» ИСХОДНЫЙ ТЕКСТ

Центральные Анды в эпоху развитых земледельческих культур (середина – вторая половина I тысячелетия до н.э.)

Центральные Анды в эпоху развитых земледельческих культур (середина – вторая половина I тысячелетия до н.э.)

I — культура Котос. Этапы Сахара-патак — Сан Блас, Игерас; II — культура Салинар; III — куль­тура Пуэрто Моорин; IV — культура Серро де Тринидад; V — культура Паракас; VI — культура Чанапата; VII — культура Чирипа

Именно такого высокопродуктивного злака не хватало жителям перуанского побережья[1646], уже хорошо умевшим выращивать культурные растения. С его появлением развитие культур этих мест меняет свою ориентацию. Морской промысел начинает отходить на второй план, а земледелие становится основой экономики и придает ей, намного быстрее, чем было бы возможно на прежнем пути, производящий ха­рактер. Это происходит, по-видимому, в пер­вой половине — середине I тысячелетия до н. э.

Появление кукурузы не привело к молние­носным изменениям. Материальная культура чавиноидных памятников (рубеж II—I тыся­челетий — первые века I тысячелетия до н. э.) не слишком отличается от культуры предшест­вующего времени. Вторая часть этого периода (середина I тысячелетия до н. э.) очень скуд­но освещена археологическими источниками, так что мы не можем полностью представить весь процесс становления земледелия как ос­новы хозяйства. Весь период в целом, по-види­мому, еще несет на себе отпечаток прежних традиций, хотя экономика этого времени ка­чественно отлична от экономики предшествую­щей эпохи.

Развитые земледельческие культуры Андской области

Во второй половине I тысячелетия до н. э. мы встречаемся уже с развитыми земледель­ческими культурами как на побережье, так и в горах. Если принять данные Г. Р. Уилли по долине Виру, то в это время, по крайней мере на Северном берегу, начинается становление поливного земледелия. Вполне вероятно, что и в речных долинах других районов побережья появляется искусственное орошение, но пря­мых подтверждений этому нет.

» ИСХОДНЫЕ ДАННЫЕ

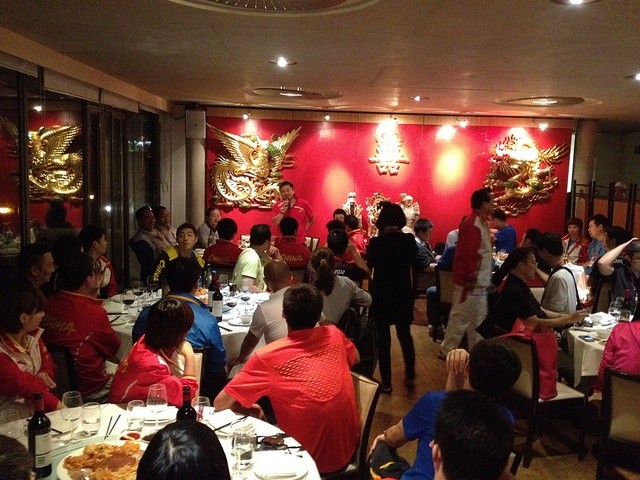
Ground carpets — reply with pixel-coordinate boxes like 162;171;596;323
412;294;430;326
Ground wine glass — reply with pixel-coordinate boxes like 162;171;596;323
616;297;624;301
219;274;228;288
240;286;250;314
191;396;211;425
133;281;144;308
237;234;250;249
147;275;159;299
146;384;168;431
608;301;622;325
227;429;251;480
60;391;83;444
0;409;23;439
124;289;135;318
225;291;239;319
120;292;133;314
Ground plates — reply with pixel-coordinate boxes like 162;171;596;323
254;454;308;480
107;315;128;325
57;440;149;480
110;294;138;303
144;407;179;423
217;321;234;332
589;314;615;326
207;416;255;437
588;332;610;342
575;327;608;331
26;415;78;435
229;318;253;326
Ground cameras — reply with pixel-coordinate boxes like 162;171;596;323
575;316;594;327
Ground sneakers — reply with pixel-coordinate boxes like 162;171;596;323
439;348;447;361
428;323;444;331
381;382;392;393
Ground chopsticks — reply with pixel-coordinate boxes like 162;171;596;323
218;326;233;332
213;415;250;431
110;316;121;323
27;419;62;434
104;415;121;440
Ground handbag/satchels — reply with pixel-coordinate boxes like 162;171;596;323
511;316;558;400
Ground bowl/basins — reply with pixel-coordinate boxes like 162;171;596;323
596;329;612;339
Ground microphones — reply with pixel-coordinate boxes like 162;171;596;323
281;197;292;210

==

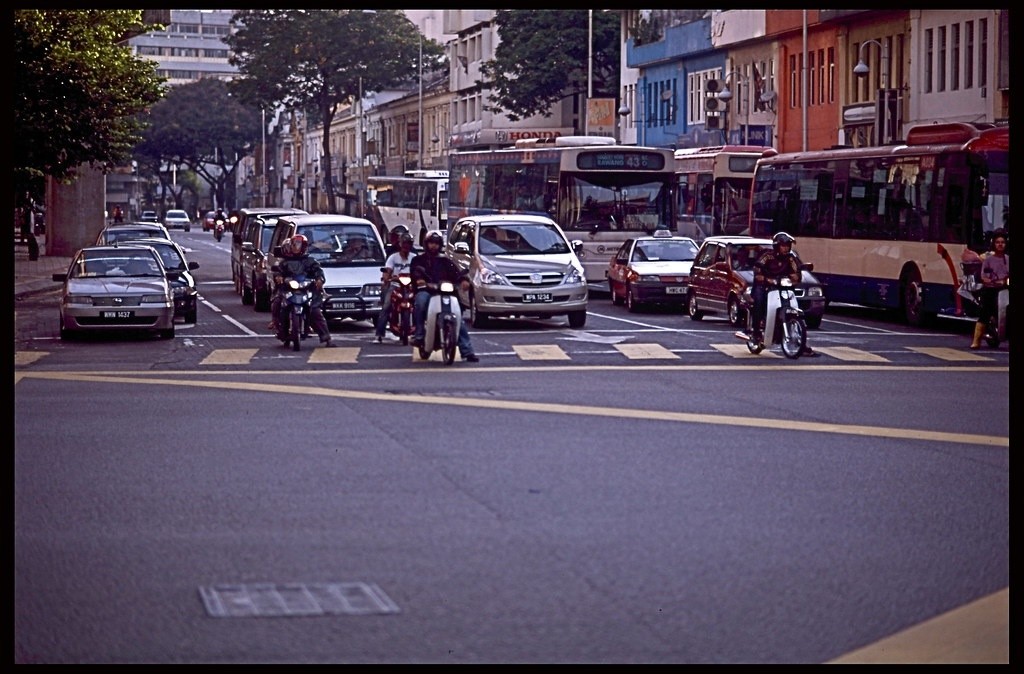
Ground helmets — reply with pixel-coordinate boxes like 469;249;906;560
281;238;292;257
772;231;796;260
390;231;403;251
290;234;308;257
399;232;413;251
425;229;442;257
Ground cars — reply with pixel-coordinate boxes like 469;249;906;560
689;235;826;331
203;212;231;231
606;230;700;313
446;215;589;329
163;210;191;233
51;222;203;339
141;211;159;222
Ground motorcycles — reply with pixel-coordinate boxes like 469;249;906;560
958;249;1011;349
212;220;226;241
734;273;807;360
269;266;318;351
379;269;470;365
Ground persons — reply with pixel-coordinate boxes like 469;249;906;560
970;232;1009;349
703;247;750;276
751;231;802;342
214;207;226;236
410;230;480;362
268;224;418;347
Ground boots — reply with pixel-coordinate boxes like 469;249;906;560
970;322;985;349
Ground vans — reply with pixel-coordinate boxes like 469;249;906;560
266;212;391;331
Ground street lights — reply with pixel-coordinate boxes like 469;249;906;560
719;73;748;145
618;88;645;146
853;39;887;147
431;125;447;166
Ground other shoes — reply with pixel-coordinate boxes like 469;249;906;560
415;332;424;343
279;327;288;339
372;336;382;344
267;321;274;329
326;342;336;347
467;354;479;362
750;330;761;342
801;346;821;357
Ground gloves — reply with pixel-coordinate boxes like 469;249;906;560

» СУТЬ ЗАДАНИЯ
Ответьте на вопросы по тексту о Центральных Андах:
(а) В какое время, по-видимому, земледелие становится основой экономики на перуанском побережье?
(б) Почему нельзя полностью представить процесс становления земледелия как основы хозяйства?
(в) Чьи данные и по какой долине указывают на начало поливного земледелия?
Записи получены из другого источника.

» РЕЗУЛЬТАТ
(а) В первой половине — середине I тысячелетия до н. э.
(б) Вторая часть периода (середина I тысячелетия до н. э.) очень скудно освещена археологическими источниками.
(в) Данные Г. Р. Уилли по долине Виру.